=== Work instructions ===
A. In the session listing, please repeat the text starting at "EB02-2 Building a" and ending at "have to offer.", substituting "artists" for "musicians".
B. What cable length is used in the session listing's example for the remote-sensing amplifier?
C. Restate the paragraph of the session listing that begins "The internet has played a significant role" in shorter form, keeping its main facts.

Thursday, October 19, 11:15 am — 12:30 pm (Rm 1E12)
Palmyra Catravas, Union College - Schenectady, NY, USA
EB02-1 Engineered Remote-Sensing Audio Power Amplifier for High-Fidelity Applications—Peter Horowitz, Fourth Dimension Engineering - Columbia, MD, USA
The objective of this work is to minimize the deleterious effects of loudspeaker cable impedance when driving dynamic loudspeakers, accomplished primarily with a mathematical feedback analysis on the prominent role of the cables themselves within the audio baseband feedback loop. Presented are the measured system waveforms, along with computed root loci and transfer functions of a proof-of-principle remote-sensing (4-wire) 80 watt audio power amplifier. A single baseband feedback loop compares the incoming audio information (voltage) to the resultant voltage across the loudspeaker electrical terminals and minimizes the difference. Measured waveforms demonstrate notably superior replication of incoming information at the loudspeaker terminals over the audio band. The system is empirically robust for a wide range of dynamic loudspeaker and cable systems without any need for electronic adjustment. For example, with 35 meter 15/22 gauge cabling, a bandwidth of 72kHz, dynamic range of 110dB, phase linearity of <0.5°, and low impedance drive levels of <0.2O at the loudspeaker terminals are readily achieved simultaneously.
EB02-2 Building a Globally Distributed Recording Studio—John Fiorello, RecordME - Torrington, CT, USA
The internet has played a significant role in changing consumer behavior in regards to the distribution and consumption of music. Record labels, recording studios, and musicians have felt the financial squeeze as physical media delivery has been depreciated. However, the internet also enables these studios, musicians, and record labels to re-orient their business model to take advantage of new content creation and distribution. By developing a hardware appliance that combines high-resolution audio recording and broadcasting with real-time, two-way video communication across the web, we can expand the geographic area that studios can serve, increase revenue for musicians, and change the value proposition traditional record labels have to offer.

=== Material provided ===

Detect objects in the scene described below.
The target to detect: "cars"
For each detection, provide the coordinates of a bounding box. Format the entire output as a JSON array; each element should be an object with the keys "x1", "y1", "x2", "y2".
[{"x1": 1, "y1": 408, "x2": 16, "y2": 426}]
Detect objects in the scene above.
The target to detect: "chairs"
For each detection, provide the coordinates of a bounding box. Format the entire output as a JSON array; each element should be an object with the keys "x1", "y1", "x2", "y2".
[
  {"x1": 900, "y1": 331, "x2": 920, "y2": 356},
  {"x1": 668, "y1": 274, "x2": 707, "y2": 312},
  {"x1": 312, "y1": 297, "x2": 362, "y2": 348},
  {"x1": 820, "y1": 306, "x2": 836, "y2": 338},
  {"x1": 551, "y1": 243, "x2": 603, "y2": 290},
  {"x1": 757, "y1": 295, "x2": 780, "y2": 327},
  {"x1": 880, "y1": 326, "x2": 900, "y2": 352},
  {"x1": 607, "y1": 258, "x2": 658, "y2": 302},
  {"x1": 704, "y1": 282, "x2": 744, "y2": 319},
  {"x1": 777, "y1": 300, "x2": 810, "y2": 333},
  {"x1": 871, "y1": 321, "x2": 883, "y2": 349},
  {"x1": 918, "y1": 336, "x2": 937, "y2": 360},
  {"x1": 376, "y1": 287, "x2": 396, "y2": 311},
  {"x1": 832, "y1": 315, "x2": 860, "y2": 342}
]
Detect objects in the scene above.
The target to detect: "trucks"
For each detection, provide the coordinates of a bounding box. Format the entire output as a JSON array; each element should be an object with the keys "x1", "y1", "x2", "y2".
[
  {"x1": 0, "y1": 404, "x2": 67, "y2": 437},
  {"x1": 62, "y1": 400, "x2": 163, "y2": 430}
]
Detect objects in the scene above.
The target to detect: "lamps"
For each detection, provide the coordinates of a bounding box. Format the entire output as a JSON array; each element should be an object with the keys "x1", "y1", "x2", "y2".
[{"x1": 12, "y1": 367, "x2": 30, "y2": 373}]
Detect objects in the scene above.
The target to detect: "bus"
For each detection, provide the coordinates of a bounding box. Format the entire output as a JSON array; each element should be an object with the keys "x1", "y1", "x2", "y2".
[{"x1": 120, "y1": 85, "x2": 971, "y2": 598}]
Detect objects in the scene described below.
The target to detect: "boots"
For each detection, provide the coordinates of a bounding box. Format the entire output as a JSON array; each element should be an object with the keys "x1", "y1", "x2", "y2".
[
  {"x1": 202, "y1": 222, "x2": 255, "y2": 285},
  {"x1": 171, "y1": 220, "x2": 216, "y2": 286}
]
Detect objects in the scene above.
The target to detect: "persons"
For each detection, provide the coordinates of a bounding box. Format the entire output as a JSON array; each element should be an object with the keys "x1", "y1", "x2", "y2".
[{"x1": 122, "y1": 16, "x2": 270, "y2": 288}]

=== Problem solutions ===
A.
EB02-2 Building a Globally Distributed Recording Studio—John Fiorello, RecordME - Torrington, CT, USA
The internet has played a significant role in changing consumer behavior in regards to the distribution and consumption of music. Record labels, recording studios, and artists have felt the financial squeeze as physical media delivery has been depreciated. However, the internet also enables these studios, artists, and record labels to re-orient their business model to take advantage of new content creation and distribution. By developing a hardware appliance that combines high-resolution audio recording and broadcasting with real-time, two-way video communication across the web, we can expand the geographic area that studios can serve, increase revenue for artists, and change the value proposition traditional record labels have to offer.

B. 35 meters of 15/22 gauge cabling.

C. The internet has changed how consumers get and listen to music. Record labels, studios and musicians have been squeezed financially as physical media has declined. The internet also lets them shift their business models toward new ways of creating and distributing content. A hardware appliance combining high-resolution audio recording and broadcasting with real-time, two-way web video can widen the area studios serve, raise musicians' income and change what traditional labels offer.